■ Short problem
Can you reproduce the lines below word for word, omitting the pictures from your answer?

■ Source records
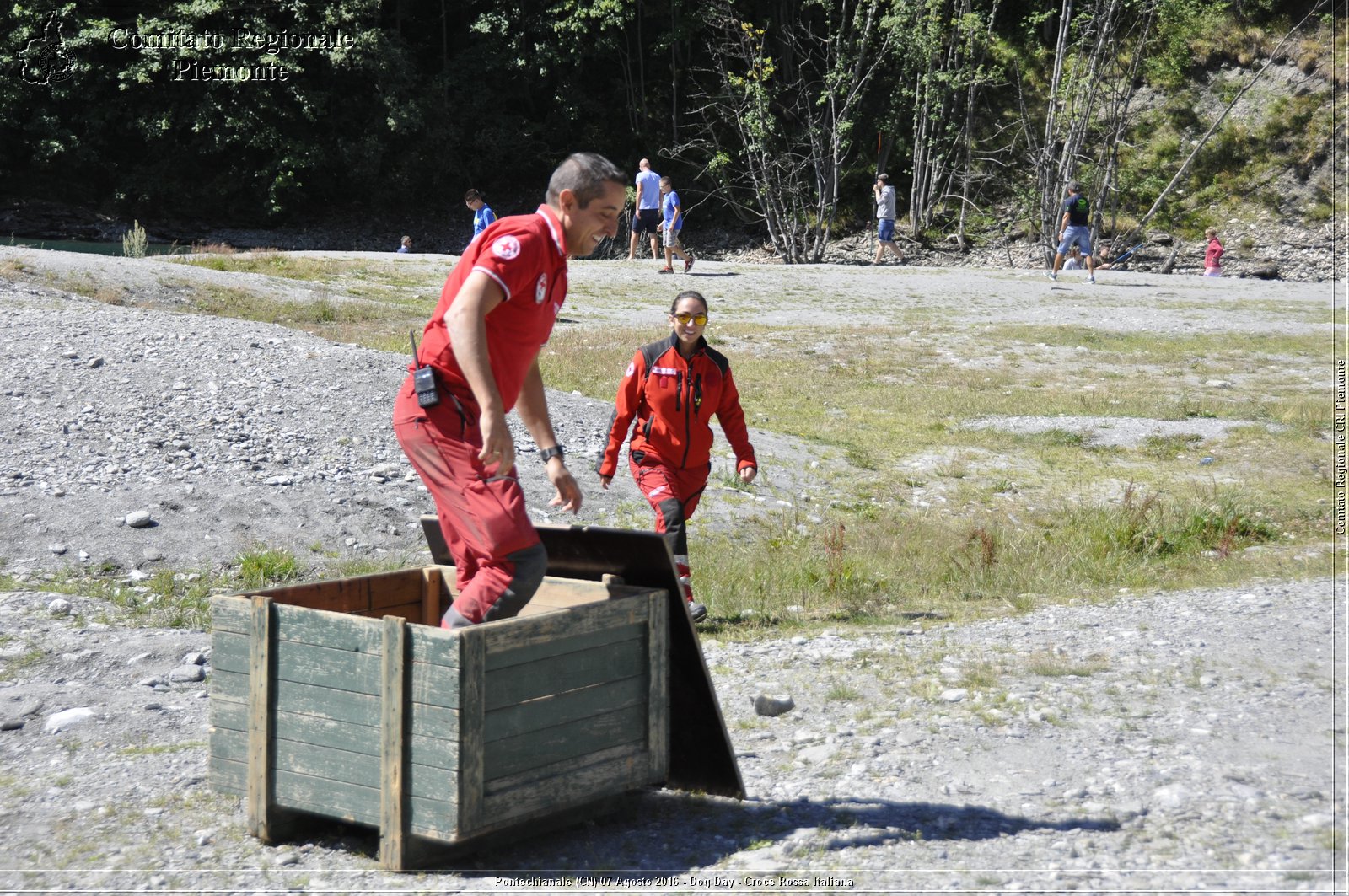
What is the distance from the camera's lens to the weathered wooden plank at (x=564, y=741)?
13.8 ft

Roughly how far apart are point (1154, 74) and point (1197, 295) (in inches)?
695

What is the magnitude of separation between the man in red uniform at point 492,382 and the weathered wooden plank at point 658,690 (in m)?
0.51

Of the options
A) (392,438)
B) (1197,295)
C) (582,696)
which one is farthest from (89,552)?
(1197,295)

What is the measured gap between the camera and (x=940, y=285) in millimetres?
25812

■ Exercise response
What is the distance from the camera's lens to the weathered wooden plank at (x=564, y=741)?
13.8 ft

Roughly how far apart are point (1154, 74) and point (1197, 295) (in inches)?
695

What is the magnitude of separation between the man in red uniform at point 492,382 and the weathered wooden plank at point 658,690 (in m)?
0.51

Of the options
A) (392,438)
B) (1197,295)
C) (582,696)
which one is farthest from (89,552)?
(1197,295)

What is the measured gap between the camera and (x=940, y=285) in millimetres?
25812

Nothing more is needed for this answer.